This November, I will be presenting at the 2018 Society for Utopian Studies conference in Berkeley, CA. The theme of the conference is “Disruption, Displacement, and Disorder”.

This will be my first foray into the world of academic conferences and I’m glad it will be with a community of idealistic scholars who enjoy imagining the world not as it it, but as it could be. I find this mindset reassuring, as perhaps it will help the audience to imagine, if for some reason my presentation is a disaster, what it could have been had I not been so overwhelmed by nerves.
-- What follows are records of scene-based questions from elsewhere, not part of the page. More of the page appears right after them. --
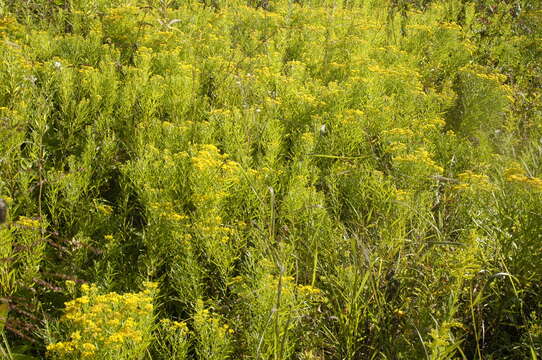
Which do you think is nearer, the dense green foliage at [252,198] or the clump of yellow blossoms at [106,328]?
the clump of yellow blossoms at [106,328]

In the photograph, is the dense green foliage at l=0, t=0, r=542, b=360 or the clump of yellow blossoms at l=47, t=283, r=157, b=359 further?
the dense green foliage at l=0, t=0, r=542, b=360

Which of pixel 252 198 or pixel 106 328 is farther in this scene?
pixel 252 198

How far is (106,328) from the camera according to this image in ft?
7.06

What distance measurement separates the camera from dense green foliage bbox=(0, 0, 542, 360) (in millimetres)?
2400

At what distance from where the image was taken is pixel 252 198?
330cm

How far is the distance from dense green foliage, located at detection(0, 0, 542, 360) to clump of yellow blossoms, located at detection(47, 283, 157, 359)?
11mm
My presentation is titled “Genocide and Virginity, Dystopia and Utopia: A Reconciliation through Film”. I will be discussing three films from the Third Reich: HitlerJunge Quex (1933), Jud Süß (1940), and  Die Große Liebe (1942). I will analyze their content and actors in an effort to understand how the ideals and goals of National Socialism were understood by individuals and how these films acted as a mechanism of controlled education. I argue the films to discuss how the films reconciled the paradoxes in Nazi platitudes and practice, rhetoric and reality, life and liminality to argue the films taught Germans how they ought to behave and limited how citizens could imagine acts of resistance to the regime. Finally, I compare films of the Third Reich to modern dystopian films, like Hunger Games, Black Panther, and Avatar, which provide images of reality and ideas of resistance but have little translation into actual resistance. I ask: What role does film really play in teaching us about our realities? Our possibilities?

I look forward to hearing the great ideas and about the research projects of the other participants and attendees of the conference.